Aufgabe 1 -
Beantworten Sie anhand des Textabschnitts die folgenden Fragen.
(a) Wie hoch ist die monatliche Altersrente des Antragstellers?
(b) Welches Gericht hat die angefochtene Entscheidung getroffen, und unter welchem Datum?
(c) Auf welchen Betrag wird der Streitwert für beide Instanzen festgesetzt?
Aufgabe 2 - Nennen Sie alle Gerichte, die im Textabschnitt mit ihrem Namen aufgeführt werden.
Aufgabe 3 - Schreiben Sie den Teil des Textabschnitts ab, der bei den Worten „LG Lüneburg (Entscheidung“ beginnt und nach den Worten „2010 werden aufgehoben.“ endet.

Textabschnitt -
↓

Leitsatz (amtlich)

1. Ein Überbrückungsgeld ist nicht zu bilden, wenn der Strafgefangene eine Rente bezieht, die ihn in die Lage versetzt, den Lebensunterhalt für die ersten vier Wochen nach seiner Entlassung sicher zu stellen (Fortführung der Senatsrechtsprechung, vgl. OLG Celle, Nds. RPfl. 2008, 111).

2. Hiervon kann nicht mehr die Rede sein, wenn der Strafgefangene nur eine Kleinstrente bezieht und deshalb die Befürchtung besteht, dass er nach seiner Haftentlassung zusätzlich zum notwendigen Lebensunterhalt soziale Leistungen beziehen muss. Mit Hilfe der Rente bereits angespartes Vermögen hat wegen dessen fehlender Unpfändbarkeit bei der Beurteilung regelmäßig außen Vor zu bleiben.

 

Normenkette

NJVollzG § 47; SGB I §§ 50, 54-55

 

Verfahrensgang

LG Lüneburg (Entscheidung vom 31.03.2011; Aktenzeichen 17a StVK 810/10)

 

Tenor

Der angefochtene Beschluss und die Entscheidung der Antragsgegnerin vom 16. November 2010 werden aufgehoben.

Die Antragsgegnerin wird verpflichtet, das Überbrückungsgeld für den Antragsteller unter Beachtung der Rechtsauffassung des Senats neu festzusetzen.

Die Kosten des Verfahrens und die notwendigen Auslagen des Antragstellers trägt die Landeskasse.

Der Streitwert wird für beide Instanzen auf bis zu 600 € festgesetzt (§§ 1 Nr. 8, 52 Abs. 1, 60, 63 Abs. 3, 65 GKG).

 

Gründe

I. Der Antragsteller verbüßt derzeit eine lebenslange Freiheitsstrafe wegen Mordes und Vergewaltigung aus dem Urteil des Landgerichts Stade vom 27. April 1992. Er ist Rentner und daher zur Arbeit in der Justizvollzugsanstalt nicht verpflichtet. Er bezieht eine monatliche Altersrente aus der gesetzlichen Rentenversicherung in Höhe von 361,81 €, die er sich auf ein externes Postscheckkonto auszahlen lässt. Hierauf hat er einen Betrag von 3.000, € angespart. Unter dem 16. November 2010 hat die Antragsgegnerin die Höhe des Überbrückungsgeldes auf 0, € festgesetzt. Zur Begründung hat sie ausgeführt, dass von einer Entlassung des Antragstellers zur Bewährung aufgrund seines Alters und seiner Erkrankung derzeit nicht auszugehen sei. Zudem seien seine Rentenbezüge in Höhe von über 3.000, € zu berücksichtigen gewesen. Gegen diesen Bescheid richtete sich der Antrag auf gerichtliche Entscheidung, den die Kammer mit dem angefochtenen Beschluss als unbegründet verworfen hat. Die Berücksichtigung des bestehenden Guthabens und der weiterhin laufenden Rentenbezüge sowie der Entlassungsprognose rechtfertige die Festsetzung des Überbrückungsgeldes auf 0, €. Der Antragsteller sei verpflichtet, sein Vermögen sinnvoll zu verwalten und dafür zu sorgen, dass ihm dieses im Fall der Entlassung noch zur Verfügung stehe.

↑

Aufgeführte Einträge -
↓

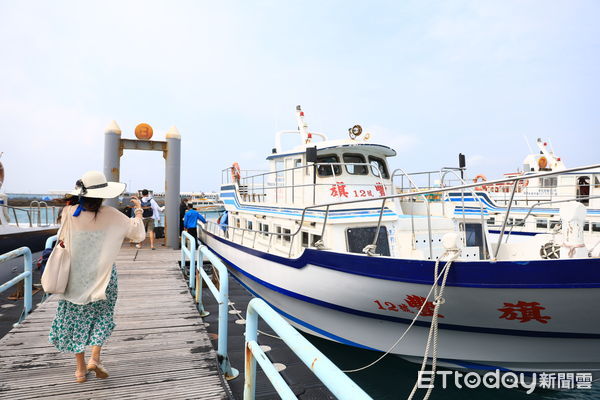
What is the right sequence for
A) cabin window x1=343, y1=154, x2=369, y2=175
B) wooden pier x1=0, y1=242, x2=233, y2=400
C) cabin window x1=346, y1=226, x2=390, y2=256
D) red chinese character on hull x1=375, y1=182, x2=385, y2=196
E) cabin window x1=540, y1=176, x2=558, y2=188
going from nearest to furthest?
wooden pier x1=0, y1=242, x2=233, y2=400 → cabin window x1=346, y1=226, x2=390, y2=256 → red chinese character on hull x1=375, y1=182, x2=385, y2=196 → cabin window x1=343, y1=154, x2=369, y2=175 → cabin window x1=540, y1=176, x2=558, y2=188

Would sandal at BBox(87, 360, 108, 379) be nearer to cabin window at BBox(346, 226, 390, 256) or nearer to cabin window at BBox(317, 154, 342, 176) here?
cabin window at BBox(346, 226, 390, 256)

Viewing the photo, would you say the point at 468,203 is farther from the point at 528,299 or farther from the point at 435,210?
the point at 528,299

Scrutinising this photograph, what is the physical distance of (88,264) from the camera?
3.20 m

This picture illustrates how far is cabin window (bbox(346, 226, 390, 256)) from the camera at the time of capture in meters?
7.00

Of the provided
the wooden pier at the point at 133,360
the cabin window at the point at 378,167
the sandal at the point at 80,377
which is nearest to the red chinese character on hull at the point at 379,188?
the cabin window at the point at 378,167

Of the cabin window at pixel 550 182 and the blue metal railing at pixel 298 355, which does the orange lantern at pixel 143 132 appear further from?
the cabin window at pixel 550 182

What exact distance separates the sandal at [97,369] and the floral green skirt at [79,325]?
22cm

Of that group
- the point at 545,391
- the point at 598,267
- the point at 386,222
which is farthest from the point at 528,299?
→ the point at 386,222

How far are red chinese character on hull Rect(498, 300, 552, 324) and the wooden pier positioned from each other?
359 cm

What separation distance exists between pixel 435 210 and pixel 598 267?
15.8 feet

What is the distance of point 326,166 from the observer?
377 inches

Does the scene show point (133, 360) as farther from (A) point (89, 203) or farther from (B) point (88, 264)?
(A) point (89, 203)

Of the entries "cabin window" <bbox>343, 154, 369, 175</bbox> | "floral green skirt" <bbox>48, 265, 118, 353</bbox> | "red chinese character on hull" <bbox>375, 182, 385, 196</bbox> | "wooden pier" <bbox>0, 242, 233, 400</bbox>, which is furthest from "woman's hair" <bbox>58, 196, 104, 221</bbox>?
"red chinese character on hull" <bbox>375, 182, 385, 196</bbox>

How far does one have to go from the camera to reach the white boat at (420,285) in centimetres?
450
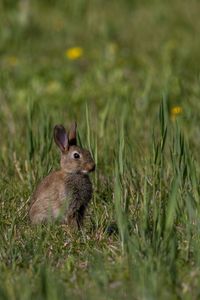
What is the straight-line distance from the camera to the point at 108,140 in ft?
21.3

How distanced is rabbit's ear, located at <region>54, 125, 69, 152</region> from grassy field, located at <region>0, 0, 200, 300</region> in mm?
154

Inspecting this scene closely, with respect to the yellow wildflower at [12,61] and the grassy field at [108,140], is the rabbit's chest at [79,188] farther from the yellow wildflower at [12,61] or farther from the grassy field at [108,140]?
the yellow wildflower at [12,61]

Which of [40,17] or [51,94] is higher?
[40,17]

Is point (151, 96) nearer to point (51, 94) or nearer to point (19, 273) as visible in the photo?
point (51, 94)

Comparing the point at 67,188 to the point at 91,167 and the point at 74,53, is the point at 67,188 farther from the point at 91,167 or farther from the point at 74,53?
the point at 74,53

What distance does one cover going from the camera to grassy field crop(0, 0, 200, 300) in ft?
13.2

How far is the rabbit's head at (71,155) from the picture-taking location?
5.51 meters

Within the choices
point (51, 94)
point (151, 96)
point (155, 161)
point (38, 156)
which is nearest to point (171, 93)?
point (151, 96)

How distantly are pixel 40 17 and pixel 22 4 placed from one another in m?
0.29

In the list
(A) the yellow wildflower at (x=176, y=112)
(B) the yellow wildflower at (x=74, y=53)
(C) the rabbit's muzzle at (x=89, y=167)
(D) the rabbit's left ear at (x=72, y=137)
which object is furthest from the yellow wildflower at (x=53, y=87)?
(C) the rabbit's muzzle at (x=89, y=167)

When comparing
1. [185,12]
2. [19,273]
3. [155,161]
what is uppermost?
[185,12]

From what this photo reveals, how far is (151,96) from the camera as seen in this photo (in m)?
8.29

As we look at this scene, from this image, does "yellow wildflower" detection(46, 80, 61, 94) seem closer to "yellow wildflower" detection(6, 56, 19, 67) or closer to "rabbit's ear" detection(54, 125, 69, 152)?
"yellow wildflower" detection(6, 56, 19, 67)

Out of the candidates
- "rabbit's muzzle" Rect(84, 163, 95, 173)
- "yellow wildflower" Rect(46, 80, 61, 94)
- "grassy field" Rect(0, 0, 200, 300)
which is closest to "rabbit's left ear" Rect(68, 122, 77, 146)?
"grassy field" Rect(0, 0, 200, 300)
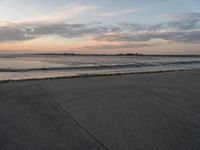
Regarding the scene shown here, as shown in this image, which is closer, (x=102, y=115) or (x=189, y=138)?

↑

Antwort 1 -
(a) Die monatliche Altersrente beträgt 361,81 €.
(b) Die Entscheidung stammt vom LG Lüneburg und ist vom 31.03.2011.
(c) Der Streitwert wird auf bis zu 600 € festgesetzt.

Antwort 2 -
OLG Celle
LG Lüneburg
Landgericht Stade

Antwort 3 -
LG Lüneburg (Entscheidung vom 31.03.2011; Aktenzeichen 17a StVK 810/10)

 

Tenor

Der angefochtene Beschluss und die Entscheidung der Antragsgegnerin vom 16. November 2010 werden aufgehoben.